Don't smoke trash, just the resin.

-SamS
 

Sam_Skunkman

"RESIN BREEDER"
Moderator
Veteran
Also to me thread count is less important then hole size. Threads come in many diameters, that will effect the hole size, as well as % of screen that is threads vs holes. You want more holes less thread as a %.
Have fun....

-SamS
 

Sam_Skunkman

"RESIN BREEDER"
Moderator
Veteran
I prefer sifting resin that is very dry, if frozen when thawing out, I do not like the condensation that is formed if the workrooms air has any humidity at all. Try frozen and some of the same just dry, I even wait until warmed before opening Zip-locks of frozen resin, so it stays dryer. If working below zero then no problems with moisture.

-SamS
 

FullyMeltedDome

Active member
Veteran
Also to me thread count is less important then hole size. Threads come in many diameters, that will effect the hole size, as well as % of screen that is threads vs holes. You want more holes less thread as a %.
Have fun....

-SamS
:ying:Hey Bro,thanks for all the info.Say i shook with the 120 bag,where do you suggest i go from there?What size/sizes should i start carding with to get the best final product?It is stil right now sticky and takes form when i squeeze it with my fingers,but that doesnt mean anything as far as what i want it to end up to be.I want the finest possible.So what do you suggest i do from here?Thanks for your input Bro.Peace and Stay Safe,DancesWithWeed:wave:
 

St3ve

Member
Well when I did my first batch of "dry ice method", I got two nice piles. One very sandy colored brown, and the other with a green hue.

Under a 45 power magnifier, I saw *almost* no plant matter particulates at all. Very very clean. (I shook it over 120 micron). However, no matter how much I work it in my hands, it still stays sandy like flour. This makes me think that maybe what bubbleman is saying has some truth to it.
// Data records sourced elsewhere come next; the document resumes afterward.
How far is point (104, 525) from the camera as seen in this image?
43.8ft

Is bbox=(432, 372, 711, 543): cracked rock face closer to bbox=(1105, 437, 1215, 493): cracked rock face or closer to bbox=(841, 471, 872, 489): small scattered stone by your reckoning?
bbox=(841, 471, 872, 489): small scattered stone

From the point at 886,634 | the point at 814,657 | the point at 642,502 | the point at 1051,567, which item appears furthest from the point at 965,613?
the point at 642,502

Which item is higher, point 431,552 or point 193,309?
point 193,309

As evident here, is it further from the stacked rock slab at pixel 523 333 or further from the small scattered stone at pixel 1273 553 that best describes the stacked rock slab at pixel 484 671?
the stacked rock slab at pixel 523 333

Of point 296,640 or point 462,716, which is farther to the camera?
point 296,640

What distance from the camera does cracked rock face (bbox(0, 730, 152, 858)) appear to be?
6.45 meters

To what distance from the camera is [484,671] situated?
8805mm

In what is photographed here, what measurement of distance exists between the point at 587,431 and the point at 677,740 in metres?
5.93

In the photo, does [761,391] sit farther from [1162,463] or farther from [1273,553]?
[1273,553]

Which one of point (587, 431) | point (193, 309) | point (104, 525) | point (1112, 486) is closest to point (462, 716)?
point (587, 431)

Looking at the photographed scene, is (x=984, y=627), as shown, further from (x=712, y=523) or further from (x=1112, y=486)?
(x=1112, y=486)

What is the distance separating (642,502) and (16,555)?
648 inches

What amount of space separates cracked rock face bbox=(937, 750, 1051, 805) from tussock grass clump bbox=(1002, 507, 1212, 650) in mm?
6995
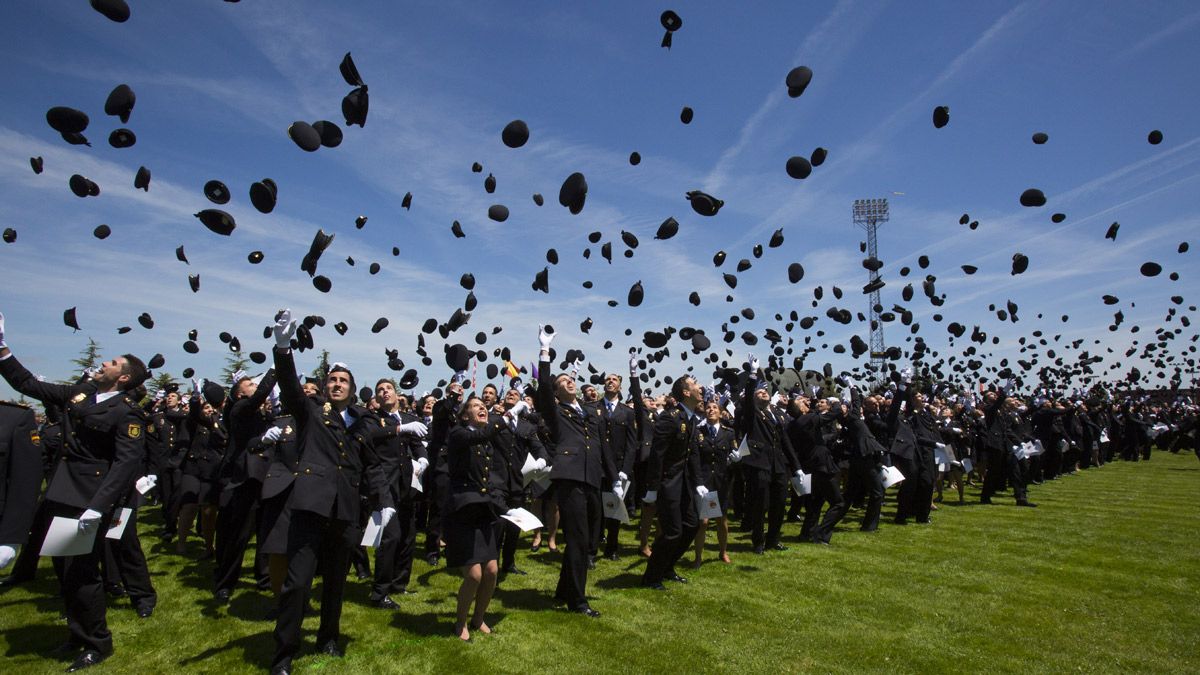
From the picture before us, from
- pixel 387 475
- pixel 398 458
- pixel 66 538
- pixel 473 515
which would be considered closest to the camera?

I had a thought.. what about doing a QWISO wash through a coffee filter with it? It would take FAR less alcohol than a traditional wash so it would be much more efficient. The last leg of filtering would/should get out the rest of the impurities in the glands themselves.

or so I was thinking.. anyone have any thoughts on it? I made pucks out of most of my run but left a few grams in powder that I could still try it out with.
 

heady blunts

prescription blunts
Veteran
I prefer sifting resin that is very dry, if frozen when thawing out, I do not like the condensation that is formed if the workrooms air has any humidity at all. Try frozen and some of the same just dry, I even wait until warmed before opening Zip-locks of frozen resin, so it stays dryer. If working below zero then no problems with moisture.

-SamS

hmm i was noticing that condensation with the frozen stuff. it seems to work best with well dried material. less clumpage.

also: why is pressed hash so popular? i much prefer the loose kind ime.